Quando alcança esse objetivo, o filme brilha como um entretenimento vulgar que está do lado certo da história. No entanto, por volta do meio de seus 91 minutos econômicos, Abrantes é obrigado a seguir os movimentos protocolares de um filme de horror, com a protagonista americana vagando por corredores escuros e florestas obscuras, onde pode ligar para uma amiga que dá conselhos sensatos que ela claramente não seguirá. A forma mais óbvia de um filme de terror mostrar sua fragilidade narrativa é debater-se com a questão prática de “por que eles não simplesmente vão embora?”, uma preocupação que só aparece legítima quando a trama é particularmente entediante.

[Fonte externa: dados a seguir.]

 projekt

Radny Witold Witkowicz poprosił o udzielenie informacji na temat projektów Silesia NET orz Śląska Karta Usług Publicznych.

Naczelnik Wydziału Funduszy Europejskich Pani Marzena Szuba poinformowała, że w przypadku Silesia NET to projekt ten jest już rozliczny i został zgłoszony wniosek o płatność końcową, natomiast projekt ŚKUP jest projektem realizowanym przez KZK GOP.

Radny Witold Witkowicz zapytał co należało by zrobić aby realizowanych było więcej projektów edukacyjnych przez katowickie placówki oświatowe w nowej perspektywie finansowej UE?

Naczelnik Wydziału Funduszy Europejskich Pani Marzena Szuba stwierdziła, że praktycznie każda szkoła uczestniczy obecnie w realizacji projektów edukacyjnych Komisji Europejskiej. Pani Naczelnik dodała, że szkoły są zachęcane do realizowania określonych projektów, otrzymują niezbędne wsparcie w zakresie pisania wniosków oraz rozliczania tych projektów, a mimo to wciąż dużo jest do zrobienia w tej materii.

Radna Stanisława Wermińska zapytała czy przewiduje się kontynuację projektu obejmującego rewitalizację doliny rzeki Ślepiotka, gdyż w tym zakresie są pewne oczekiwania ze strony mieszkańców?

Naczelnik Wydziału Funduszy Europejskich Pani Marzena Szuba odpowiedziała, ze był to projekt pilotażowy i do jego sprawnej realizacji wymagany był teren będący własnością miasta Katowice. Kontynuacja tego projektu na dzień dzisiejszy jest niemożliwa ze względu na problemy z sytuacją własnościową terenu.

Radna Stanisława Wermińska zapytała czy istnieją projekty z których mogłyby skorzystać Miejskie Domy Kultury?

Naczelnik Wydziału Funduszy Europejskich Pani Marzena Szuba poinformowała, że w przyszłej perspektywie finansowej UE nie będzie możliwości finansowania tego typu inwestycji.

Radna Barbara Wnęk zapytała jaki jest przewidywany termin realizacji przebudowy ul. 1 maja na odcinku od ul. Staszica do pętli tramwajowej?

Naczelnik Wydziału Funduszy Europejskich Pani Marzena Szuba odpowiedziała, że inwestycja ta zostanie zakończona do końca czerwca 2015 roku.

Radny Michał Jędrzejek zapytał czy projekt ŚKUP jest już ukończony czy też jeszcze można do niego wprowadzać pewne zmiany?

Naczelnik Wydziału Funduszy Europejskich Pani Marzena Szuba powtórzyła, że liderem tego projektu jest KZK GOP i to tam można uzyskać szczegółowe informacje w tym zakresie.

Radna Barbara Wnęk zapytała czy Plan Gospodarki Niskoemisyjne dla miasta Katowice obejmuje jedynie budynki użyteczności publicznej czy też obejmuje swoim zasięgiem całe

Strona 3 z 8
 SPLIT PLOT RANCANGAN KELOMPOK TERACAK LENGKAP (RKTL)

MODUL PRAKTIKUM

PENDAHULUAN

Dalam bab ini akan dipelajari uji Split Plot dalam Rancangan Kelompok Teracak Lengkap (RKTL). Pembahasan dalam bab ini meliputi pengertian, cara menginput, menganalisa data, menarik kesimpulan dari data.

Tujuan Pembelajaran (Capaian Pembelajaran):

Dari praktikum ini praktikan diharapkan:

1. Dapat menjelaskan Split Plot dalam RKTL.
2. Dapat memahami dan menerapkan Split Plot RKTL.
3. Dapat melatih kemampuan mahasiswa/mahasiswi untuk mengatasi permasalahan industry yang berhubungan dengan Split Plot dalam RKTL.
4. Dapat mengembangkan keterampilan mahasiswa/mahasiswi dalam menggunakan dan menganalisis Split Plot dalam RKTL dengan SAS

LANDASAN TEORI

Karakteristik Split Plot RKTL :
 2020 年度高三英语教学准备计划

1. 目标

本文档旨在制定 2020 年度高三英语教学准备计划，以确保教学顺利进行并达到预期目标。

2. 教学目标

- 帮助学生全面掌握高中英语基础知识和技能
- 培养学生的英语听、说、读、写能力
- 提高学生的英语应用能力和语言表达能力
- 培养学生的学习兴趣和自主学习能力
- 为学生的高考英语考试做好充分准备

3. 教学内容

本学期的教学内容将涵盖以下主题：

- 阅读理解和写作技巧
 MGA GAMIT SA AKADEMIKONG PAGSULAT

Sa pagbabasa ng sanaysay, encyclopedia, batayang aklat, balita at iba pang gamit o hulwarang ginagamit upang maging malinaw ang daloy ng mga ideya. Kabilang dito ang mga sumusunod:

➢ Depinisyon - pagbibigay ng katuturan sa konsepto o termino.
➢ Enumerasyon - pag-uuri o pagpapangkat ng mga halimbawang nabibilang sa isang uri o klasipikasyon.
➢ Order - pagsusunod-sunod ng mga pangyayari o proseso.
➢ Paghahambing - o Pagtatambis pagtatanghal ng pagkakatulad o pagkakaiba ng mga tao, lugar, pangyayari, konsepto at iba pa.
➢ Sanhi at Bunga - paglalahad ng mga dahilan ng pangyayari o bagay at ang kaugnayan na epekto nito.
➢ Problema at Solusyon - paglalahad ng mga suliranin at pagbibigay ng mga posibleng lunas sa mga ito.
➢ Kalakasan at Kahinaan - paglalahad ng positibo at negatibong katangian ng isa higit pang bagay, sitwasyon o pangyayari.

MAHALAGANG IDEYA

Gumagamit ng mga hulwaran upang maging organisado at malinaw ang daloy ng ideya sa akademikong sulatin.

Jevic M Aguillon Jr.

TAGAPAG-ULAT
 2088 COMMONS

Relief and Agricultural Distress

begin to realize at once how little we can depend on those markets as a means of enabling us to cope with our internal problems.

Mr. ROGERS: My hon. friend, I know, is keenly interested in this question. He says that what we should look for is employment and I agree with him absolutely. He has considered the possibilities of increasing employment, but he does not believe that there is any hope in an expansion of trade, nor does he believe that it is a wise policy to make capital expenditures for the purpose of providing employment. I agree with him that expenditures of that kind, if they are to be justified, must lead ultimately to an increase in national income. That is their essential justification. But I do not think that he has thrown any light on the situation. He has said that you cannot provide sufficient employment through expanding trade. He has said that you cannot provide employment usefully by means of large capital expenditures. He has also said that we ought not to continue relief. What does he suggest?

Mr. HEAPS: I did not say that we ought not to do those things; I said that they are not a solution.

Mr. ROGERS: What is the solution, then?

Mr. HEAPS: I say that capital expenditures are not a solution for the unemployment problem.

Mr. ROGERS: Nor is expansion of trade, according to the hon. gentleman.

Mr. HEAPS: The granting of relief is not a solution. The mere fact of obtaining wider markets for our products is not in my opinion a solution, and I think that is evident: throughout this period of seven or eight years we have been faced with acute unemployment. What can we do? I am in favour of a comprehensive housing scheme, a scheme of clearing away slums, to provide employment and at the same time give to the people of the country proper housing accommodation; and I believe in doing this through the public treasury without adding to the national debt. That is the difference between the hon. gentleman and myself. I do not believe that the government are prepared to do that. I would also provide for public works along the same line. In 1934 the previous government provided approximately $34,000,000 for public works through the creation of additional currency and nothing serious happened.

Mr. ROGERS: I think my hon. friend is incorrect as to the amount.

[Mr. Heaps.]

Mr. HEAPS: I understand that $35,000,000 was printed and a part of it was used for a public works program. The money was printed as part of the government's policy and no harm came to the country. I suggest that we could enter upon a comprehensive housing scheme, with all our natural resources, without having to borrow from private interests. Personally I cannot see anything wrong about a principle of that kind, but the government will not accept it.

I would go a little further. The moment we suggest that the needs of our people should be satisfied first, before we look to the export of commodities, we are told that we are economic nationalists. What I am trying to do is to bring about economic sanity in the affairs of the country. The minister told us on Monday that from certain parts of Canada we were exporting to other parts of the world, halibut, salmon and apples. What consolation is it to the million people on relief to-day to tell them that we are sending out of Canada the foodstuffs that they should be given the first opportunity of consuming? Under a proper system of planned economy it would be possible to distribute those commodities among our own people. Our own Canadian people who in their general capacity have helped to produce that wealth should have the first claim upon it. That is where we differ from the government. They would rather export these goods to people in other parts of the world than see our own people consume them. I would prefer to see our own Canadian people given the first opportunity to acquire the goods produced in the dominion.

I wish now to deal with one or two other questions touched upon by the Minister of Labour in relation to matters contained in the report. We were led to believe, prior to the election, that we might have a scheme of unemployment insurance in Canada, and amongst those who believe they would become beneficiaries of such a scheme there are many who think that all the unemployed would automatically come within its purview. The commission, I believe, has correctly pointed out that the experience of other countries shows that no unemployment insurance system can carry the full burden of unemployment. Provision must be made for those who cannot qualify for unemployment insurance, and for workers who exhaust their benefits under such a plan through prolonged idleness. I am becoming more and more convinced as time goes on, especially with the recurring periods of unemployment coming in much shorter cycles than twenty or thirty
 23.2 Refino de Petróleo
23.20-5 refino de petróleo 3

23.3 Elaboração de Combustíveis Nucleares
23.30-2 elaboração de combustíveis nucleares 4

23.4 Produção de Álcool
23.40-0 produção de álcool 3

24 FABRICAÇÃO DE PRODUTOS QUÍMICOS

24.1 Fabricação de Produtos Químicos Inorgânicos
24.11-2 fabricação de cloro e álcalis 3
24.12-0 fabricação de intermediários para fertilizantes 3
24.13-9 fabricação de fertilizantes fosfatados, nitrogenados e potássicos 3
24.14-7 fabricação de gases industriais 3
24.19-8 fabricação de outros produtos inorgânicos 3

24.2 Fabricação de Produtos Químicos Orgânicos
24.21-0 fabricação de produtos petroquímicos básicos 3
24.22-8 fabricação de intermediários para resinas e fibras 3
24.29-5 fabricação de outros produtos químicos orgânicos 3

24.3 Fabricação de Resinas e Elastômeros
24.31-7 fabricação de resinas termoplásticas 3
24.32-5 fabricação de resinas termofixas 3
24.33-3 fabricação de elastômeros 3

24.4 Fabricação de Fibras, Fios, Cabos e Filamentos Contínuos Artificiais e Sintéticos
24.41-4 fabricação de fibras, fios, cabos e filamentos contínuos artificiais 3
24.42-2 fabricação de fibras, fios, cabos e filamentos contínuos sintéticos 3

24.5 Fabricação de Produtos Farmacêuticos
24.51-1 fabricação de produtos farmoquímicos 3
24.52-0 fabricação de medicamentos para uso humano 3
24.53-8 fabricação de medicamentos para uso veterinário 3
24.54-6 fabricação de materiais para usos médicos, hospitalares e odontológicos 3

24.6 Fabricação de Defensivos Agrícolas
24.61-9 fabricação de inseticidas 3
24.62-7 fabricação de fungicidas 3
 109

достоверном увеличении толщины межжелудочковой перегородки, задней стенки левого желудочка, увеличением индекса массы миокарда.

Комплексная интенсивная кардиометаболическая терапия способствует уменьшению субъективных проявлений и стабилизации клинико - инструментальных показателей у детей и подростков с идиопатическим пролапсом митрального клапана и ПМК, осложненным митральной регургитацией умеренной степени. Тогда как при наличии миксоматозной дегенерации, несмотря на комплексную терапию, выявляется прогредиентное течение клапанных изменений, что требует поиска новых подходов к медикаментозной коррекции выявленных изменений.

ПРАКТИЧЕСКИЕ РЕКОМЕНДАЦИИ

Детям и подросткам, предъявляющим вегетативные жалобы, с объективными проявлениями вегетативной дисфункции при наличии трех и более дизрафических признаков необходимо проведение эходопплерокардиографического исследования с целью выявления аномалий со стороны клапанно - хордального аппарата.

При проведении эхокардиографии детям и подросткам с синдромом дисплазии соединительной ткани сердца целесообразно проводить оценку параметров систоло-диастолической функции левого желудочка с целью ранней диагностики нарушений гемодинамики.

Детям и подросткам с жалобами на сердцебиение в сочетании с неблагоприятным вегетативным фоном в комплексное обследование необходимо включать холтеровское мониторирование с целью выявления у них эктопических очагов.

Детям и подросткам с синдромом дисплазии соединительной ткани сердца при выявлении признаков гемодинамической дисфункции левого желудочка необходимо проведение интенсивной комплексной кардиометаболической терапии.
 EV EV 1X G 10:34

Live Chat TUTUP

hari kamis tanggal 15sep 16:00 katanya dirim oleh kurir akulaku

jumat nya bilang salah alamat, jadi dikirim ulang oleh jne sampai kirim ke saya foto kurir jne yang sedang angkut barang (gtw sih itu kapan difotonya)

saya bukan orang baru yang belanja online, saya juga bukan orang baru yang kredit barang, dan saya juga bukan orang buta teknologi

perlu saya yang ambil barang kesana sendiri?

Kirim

Por um período, Semente do Mal: Brilha ao Revelar seu Gosto pela Provocação é esse tipo de filme, onde o espectador torce para a heroína sair logo da enrascada, significando que não precisaríamos acompanhar sua odisseia de horror pouco inspirada pelo interior de Portugal. Mas é um trecho curto, fácil de esquecer quando Abrantes começa e termina o filme com o espírito de um mestre de cerimônias de circo decadente, que deleita-se em nos confrontar com o grotesco e perverso da condição humana moldada pelo isolamento das classes. Ou seja, ele é exatamente o que todo grande artista de horror deveria ser.

Que esta obra não seja a obra-prima que a sensibilidade de Abrantes poderia criar é lamentável; no entanto, mesmo com suas falhas, Semente do Mal: Brilha ao Revelar seu Gosto pela Provocação ainda oferece uma ótima sessão de cinema – um prazer cada vez mais raro nos dias de hoje.